-- Stated task --
Which lines in the rows below contain the string "pillar"? Show each of those lines in full.

-- Data for this task --
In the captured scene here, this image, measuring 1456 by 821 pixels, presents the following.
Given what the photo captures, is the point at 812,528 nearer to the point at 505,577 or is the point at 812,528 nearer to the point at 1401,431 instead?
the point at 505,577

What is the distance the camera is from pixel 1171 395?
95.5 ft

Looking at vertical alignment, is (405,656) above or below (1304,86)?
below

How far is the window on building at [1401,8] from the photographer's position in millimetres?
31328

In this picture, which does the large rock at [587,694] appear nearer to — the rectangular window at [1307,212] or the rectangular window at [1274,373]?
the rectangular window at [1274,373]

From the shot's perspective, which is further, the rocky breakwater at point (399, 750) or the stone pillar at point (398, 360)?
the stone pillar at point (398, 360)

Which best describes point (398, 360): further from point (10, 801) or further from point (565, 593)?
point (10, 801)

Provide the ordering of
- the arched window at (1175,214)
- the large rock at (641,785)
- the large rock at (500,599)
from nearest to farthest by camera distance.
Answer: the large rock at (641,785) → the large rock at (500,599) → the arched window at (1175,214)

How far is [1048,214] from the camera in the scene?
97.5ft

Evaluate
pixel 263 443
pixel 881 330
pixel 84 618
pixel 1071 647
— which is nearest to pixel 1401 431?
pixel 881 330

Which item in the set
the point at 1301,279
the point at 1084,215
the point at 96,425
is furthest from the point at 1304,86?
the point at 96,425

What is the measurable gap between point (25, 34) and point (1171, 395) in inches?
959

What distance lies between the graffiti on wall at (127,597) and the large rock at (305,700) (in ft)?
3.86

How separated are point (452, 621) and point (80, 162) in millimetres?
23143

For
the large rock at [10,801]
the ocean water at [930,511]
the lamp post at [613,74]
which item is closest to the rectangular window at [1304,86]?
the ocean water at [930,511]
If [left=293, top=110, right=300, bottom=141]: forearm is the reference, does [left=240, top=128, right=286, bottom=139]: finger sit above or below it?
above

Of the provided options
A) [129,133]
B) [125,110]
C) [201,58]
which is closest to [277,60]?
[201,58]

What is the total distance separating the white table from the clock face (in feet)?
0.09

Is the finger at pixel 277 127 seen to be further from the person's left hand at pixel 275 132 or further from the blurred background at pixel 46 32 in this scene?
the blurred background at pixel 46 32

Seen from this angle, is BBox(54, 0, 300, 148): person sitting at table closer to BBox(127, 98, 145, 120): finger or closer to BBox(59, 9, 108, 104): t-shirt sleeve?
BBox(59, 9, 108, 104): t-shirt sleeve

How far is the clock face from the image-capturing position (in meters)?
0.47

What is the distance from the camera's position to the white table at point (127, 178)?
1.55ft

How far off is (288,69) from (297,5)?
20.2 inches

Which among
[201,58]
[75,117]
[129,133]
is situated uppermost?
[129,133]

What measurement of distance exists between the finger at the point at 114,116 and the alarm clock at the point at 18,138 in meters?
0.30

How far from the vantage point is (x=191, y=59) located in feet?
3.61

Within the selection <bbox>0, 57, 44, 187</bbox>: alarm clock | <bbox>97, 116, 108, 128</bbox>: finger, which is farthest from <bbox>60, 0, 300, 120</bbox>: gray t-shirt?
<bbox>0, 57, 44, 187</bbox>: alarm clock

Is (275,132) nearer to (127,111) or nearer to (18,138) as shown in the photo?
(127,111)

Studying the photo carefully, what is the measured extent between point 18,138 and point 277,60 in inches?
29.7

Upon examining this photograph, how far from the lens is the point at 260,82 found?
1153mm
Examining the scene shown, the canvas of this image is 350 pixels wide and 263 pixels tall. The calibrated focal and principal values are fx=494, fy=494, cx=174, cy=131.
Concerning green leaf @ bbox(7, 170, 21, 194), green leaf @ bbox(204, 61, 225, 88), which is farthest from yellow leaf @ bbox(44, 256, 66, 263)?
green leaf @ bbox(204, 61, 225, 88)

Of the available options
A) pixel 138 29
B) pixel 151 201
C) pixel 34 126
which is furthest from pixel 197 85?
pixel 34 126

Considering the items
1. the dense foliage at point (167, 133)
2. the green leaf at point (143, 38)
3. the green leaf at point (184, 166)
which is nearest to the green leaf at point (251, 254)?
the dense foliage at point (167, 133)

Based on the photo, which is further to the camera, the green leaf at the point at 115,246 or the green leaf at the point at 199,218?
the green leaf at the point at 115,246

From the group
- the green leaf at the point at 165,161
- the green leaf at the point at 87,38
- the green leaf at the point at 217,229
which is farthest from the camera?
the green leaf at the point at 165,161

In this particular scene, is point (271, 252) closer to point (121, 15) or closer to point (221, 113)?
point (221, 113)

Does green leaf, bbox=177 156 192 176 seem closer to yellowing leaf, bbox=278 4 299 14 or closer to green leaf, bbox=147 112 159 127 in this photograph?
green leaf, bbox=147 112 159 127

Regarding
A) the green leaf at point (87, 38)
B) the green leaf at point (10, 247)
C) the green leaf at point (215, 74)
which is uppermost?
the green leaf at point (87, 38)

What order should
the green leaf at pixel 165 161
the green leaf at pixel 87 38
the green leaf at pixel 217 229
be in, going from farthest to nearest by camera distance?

-- Written solution --
From the shot's perspective, which is further, the rocky breakwater at point (399, 750) or the stone pillar at point (398, 360)?
the stone pillar at point (398, 360)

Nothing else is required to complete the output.